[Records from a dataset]

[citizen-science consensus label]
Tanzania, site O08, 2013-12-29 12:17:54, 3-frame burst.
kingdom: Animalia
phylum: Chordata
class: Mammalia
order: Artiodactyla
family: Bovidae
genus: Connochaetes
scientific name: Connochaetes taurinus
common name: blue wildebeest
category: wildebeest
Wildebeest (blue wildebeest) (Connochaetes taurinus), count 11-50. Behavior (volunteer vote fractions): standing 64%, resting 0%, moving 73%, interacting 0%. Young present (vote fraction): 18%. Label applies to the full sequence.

---

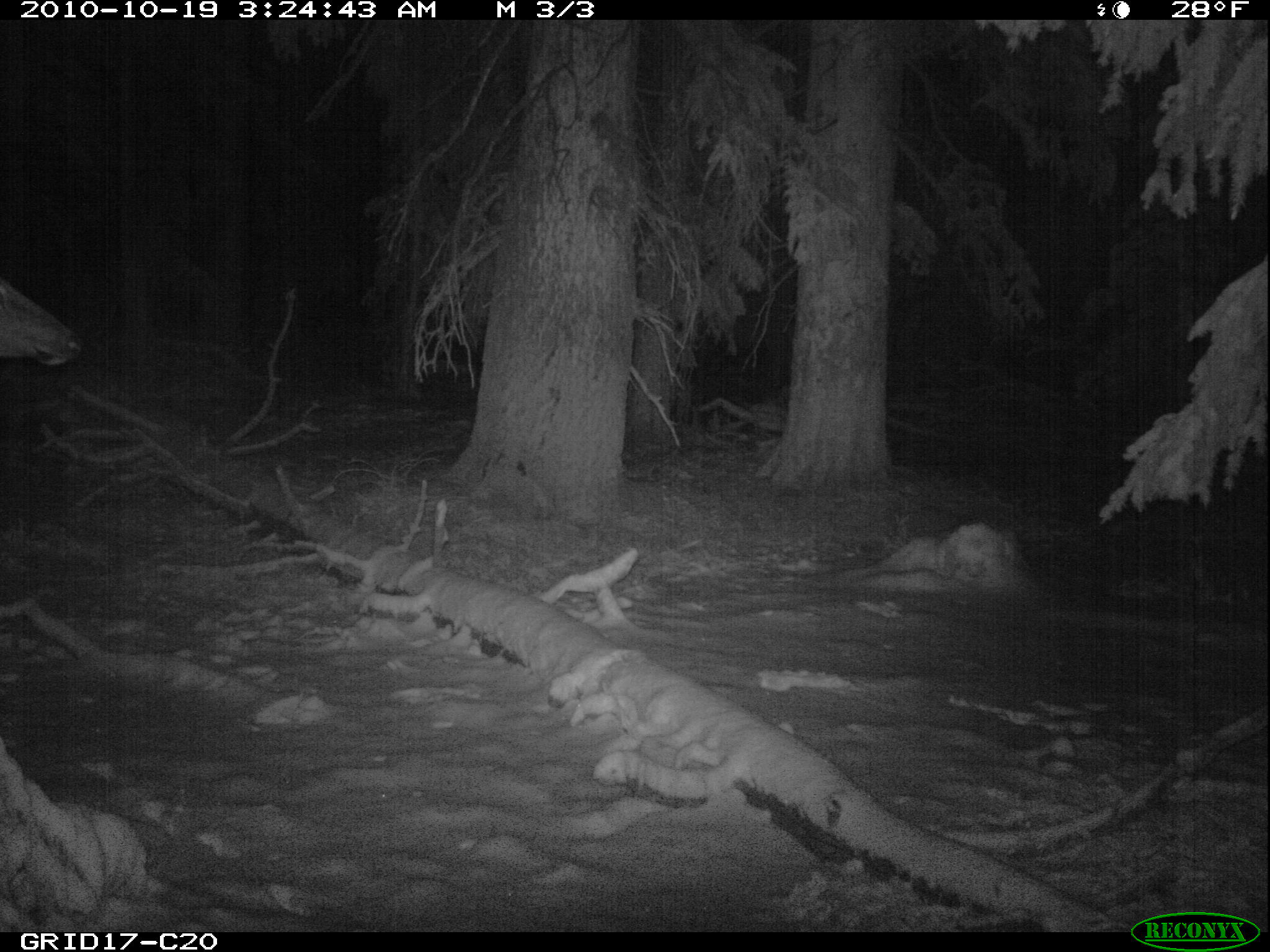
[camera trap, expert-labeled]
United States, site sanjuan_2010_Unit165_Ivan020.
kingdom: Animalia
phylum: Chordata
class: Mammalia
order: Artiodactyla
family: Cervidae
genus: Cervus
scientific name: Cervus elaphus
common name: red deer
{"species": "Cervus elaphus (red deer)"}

= EXERCISE REQUIREMENTS =
Copy out every line of the data that includes the word "site".

= ANSWER AREA =
Tanzania, site O08, 2013-12-29 12:17:54, 3-frame burst.
United States, site sanjuan_2010_Unit165_Ivan020.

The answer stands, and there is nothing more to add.